Step 1: Write the two key equations.
The Nernst equation gives the cell EMF as $E = E^\circ - \frac{RT}{nF}\ln Q$, and the free energy change is $\Delta G = -nFE$. We will use the fact that both the EMF ratio and the $\Delta G$ ratio are given as exactly $1/3$ at the same shared value of $Q$.
Step 2: Use the EMF ratio.
We are told $\frac{E_I}{E_{II}} = \frac{1}{3}$ at $Q = Q_0$. So whatever the right pair is, Cell I must produce one third of the voltage of Cell II at that condition. This already tells us Cell I is a weak (low voltage) cell and Cell II is a strong one.
Step 3: Use the free energy ratio.
Since $\Delta G = -nFE$, we get $\frac{\Delta G_I}{\Delta G_{II}} = \frac{n_I E_I}{n_{II} E_{II}}$. We are told this ratio is also $1/3$.
Step 4: Compare the two ratios.
We already have $\frac{E_I}{E_{II}} = \frac{1}{3}$. Plugging that into the free energy ratio gives $\frac{\Delta G_I}{\Delta G_{II}} = \frac{n_I}{n_{II}} \times \frac{1}{3}$. For this to also equal $1/3$, we need $\frac{n_I}{n_{II}} = 1$, which means the two cells must transfer the same number of electrons.

◆ Dataset records
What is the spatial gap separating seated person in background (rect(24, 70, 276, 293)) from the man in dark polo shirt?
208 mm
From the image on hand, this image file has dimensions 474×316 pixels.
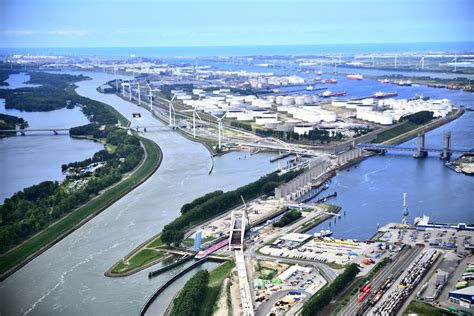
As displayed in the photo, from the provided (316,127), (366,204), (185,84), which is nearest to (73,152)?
(316,127)

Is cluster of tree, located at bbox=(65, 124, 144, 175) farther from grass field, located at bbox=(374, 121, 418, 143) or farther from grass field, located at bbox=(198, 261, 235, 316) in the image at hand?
grass field, located at bbox=(374, 121, 418, 143)

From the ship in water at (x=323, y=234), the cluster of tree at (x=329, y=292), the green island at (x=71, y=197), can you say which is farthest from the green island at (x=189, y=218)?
the cluster of tree at (x=329, y=292)

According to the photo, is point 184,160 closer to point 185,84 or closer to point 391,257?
point 391,257

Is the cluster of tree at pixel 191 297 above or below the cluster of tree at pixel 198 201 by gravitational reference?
below

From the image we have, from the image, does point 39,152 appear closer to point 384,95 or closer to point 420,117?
point 420,117

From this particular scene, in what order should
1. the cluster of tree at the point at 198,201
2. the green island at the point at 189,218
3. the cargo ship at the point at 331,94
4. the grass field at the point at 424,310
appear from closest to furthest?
the grass field at the point at 424,310 → the green island at the point at 189,218 → the cluster of tree at the point at 198,201 → the cargo ship at the point at 331,94

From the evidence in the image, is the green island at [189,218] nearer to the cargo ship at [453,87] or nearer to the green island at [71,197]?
the green island at [71,197]

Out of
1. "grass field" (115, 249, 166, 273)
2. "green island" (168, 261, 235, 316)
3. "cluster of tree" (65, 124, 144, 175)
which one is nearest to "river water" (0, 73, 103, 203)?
"cluster of tree" (65, 124, 144, 175)
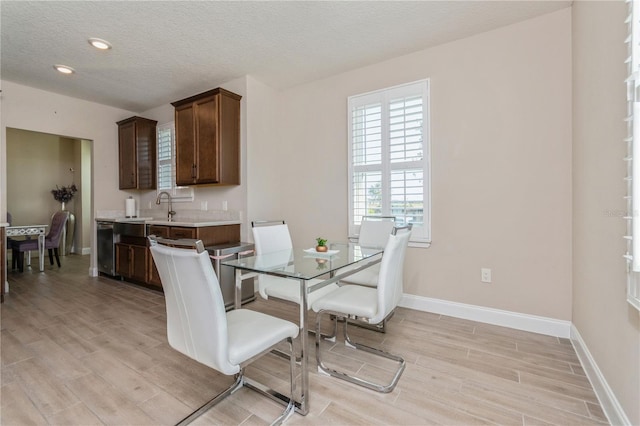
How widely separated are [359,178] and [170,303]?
242cm

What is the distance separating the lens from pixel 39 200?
20.5 feet

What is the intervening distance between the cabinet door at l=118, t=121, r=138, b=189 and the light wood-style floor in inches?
91.3

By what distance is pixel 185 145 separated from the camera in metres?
3.77

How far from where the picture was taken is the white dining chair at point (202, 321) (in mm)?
1190

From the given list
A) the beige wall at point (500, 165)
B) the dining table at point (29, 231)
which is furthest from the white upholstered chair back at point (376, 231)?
the dining table at point (29, 231)

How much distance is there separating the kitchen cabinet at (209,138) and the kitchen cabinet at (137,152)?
1102 mm

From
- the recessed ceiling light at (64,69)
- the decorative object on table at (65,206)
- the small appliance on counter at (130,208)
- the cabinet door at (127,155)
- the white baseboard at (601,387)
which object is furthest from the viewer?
the decorative object on table at (65,206)

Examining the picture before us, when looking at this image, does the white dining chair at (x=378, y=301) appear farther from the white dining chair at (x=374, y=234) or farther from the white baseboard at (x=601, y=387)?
the white baseboard at (x=601, y=387)

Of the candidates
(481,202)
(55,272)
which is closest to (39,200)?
(55,272)

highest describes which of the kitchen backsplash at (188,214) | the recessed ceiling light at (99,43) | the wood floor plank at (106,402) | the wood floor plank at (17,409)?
the recessed ceiling light at (99,43)

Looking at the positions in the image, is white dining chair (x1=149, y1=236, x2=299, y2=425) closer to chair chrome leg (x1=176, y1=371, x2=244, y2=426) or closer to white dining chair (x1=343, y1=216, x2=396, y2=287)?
chair chrome leg (x1=176, y1=371, x2=244, y2=426)

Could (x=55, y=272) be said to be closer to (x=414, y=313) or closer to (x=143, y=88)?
(x=143, y=88)

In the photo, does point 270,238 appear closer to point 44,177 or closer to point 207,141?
point 207,141

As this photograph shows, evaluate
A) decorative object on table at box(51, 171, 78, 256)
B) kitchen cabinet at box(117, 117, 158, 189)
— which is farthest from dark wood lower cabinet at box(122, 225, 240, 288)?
decorative object on table at box(51, 171, 78, 256)
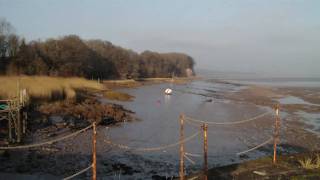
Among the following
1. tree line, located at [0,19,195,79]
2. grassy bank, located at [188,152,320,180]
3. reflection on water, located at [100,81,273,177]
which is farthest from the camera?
tree line, located at [0,19,195,79]

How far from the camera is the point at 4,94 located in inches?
908

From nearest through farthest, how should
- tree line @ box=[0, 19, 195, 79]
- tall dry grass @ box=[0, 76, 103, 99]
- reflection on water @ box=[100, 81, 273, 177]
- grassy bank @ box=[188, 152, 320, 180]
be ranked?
grassy bank @ box=[188, 152, 320, 180] → reflection on water @ box=[100, 81, 273, 177] → tall dry grass @ box=[0, 76, 103, 99] → tree line @ box=[0, 19, 195, 79]

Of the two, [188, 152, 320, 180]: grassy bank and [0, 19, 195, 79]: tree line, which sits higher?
[0, 19, 195, 79]: tree line

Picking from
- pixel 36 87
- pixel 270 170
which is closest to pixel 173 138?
pixel 270 170

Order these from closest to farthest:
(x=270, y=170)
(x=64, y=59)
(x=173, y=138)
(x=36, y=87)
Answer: (x=270, y=170)
(x=173, y=138)
(x=36, y=87)
(x=64, y=59)

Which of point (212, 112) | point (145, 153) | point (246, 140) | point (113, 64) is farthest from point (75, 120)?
point (113, 64)

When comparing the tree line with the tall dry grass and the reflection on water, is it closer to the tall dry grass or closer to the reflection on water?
the tall dry grass

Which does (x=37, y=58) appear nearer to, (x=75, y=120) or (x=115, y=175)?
(x=75, y=120)

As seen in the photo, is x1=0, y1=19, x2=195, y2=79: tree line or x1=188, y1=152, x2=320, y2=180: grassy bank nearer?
x1=188, y1=152, x2=320, y2=180: grassy bank

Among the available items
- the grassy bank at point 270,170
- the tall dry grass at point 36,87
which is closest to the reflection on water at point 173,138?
the grassy bank at point 270,170

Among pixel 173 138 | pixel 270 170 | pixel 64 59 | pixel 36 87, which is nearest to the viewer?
pixel 270 170

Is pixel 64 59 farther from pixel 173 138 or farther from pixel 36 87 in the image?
pixel 173 138

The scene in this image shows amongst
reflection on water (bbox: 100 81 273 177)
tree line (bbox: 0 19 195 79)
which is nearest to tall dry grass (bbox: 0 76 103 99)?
reflection on water (bbox: 100 81 273 177)

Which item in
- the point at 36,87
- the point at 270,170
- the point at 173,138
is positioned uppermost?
the point at 36,87
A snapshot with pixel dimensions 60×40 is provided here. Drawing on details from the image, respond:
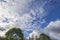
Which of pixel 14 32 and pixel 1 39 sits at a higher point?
pixel 14 32

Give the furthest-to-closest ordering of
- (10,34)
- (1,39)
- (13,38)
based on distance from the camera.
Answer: (10,34)
(13,38)
(1,39)

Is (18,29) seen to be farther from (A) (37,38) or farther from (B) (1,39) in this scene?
(B) (1,39)

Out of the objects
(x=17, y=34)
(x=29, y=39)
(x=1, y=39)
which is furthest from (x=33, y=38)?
(x=1, y=39)

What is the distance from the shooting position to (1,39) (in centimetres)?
8400

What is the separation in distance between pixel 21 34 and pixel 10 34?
18.3 ft

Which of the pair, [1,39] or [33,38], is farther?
[33,38]

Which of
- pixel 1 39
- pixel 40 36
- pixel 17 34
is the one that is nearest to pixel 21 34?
pixel 17 34

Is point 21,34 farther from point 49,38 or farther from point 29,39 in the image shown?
point 49,38

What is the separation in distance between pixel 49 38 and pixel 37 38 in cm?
699

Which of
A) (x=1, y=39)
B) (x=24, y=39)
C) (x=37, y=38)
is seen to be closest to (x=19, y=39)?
(x=24, y=39)

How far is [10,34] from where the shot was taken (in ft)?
334

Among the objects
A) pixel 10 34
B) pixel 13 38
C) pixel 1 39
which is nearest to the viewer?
pixel 1 39

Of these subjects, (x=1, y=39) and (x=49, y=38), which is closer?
(x=1, y=39)

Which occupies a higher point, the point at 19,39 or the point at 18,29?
the point at 18,29
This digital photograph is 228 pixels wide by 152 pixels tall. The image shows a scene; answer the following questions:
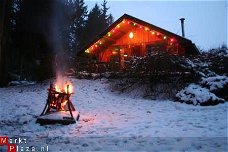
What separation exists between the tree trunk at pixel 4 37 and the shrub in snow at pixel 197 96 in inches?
553

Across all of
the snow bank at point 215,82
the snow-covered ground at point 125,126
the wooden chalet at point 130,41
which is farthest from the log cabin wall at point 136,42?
the snow-covered ground at point 125,126

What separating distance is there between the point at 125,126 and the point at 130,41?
52.5 ft

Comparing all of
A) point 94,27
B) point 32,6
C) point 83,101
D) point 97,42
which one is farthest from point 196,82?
point 94,27

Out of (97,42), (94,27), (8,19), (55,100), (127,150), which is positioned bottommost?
(127,150)

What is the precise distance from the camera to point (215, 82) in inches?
512

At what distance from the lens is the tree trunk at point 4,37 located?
69.1 feet

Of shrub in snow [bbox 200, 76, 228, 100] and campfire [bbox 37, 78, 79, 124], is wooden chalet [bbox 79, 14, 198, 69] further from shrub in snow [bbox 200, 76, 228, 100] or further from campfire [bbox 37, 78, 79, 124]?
campfire [bbox 37, 78, 79, 124]

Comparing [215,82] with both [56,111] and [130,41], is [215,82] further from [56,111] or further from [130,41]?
[130,41]

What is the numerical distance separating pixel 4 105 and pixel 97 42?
40.9ft

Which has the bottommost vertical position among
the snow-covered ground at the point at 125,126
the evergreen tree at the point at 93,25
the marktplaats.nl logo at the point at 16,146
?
the marktplaats.nl logo at the point at 16,146

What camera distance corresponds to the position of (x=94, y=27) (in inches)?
2045

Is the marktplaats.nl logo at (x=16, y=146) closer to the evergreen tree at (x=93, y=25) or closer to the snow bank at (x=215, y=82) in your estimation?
the snow bank at (x=215, y=82)

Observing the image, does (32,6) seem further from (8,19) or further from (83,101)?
(83,101)

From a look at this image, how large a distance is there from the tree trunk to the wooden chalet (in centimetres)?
642
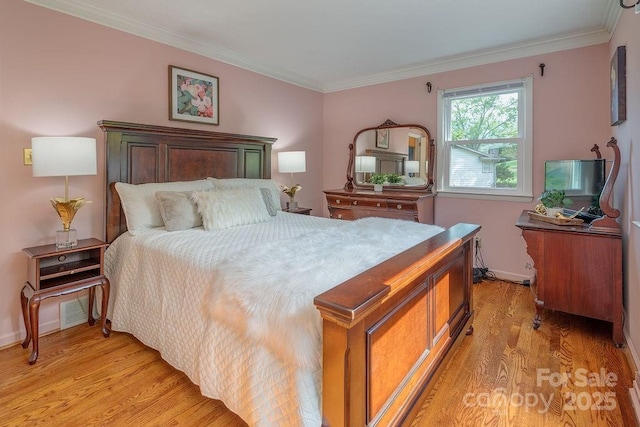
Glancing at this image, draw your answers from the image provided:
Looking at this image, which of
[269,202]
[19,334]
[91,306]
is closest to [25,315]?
[19,334]

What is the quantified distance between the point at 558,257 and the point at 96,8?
3.91 metres

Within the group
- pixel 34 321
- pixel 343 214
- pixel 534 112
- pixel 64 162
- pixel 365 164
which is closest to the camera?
pixel 34 321

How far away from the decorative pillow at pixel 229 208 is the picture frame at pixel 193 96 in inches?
38.9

◆ To do
1. What does the electrochemistry solution conclude about the number of electrons the two cells transfer?
2. Quote the stretch of the electrochemistry solution from "Step 1: Write" through "value of $Q$.".
3. Extend the electrochemistry solution, picking up right after its last sentence.

◆ Answers to the problems
1. The two cells must transfer the same number of electrons.

2.
Step 1: Write the two key equations.
The Nernst equation gives the cell EMF as $E = E^\circ - \frac{RT}{nF}\ln Q$, and the free energy change is $\Delta G = -nFE$. We will use the fact that both the EMF ratio and the $\Delta G$ ratio are given as exactly $1/3$ at the same shared value of $Q$.

3.
Step 5: Match electrons and voltages to a pair.
So we look for a pair where both cells move the same number of electrons and Cell II has about three times the EMF of Cell I. The pair where Cell I is the zinc copper (Daniell) cell and Cell II is the aluminium silver cell fits, because their electron counts can be matched and the aluminium silver combination has a much larger standard EMF than zinc copper.
Step 6: State the result.
The option that satisfies both the equal electron condition and the threefold voltage gap is the Zn|Cu paired with Al|Ag choice.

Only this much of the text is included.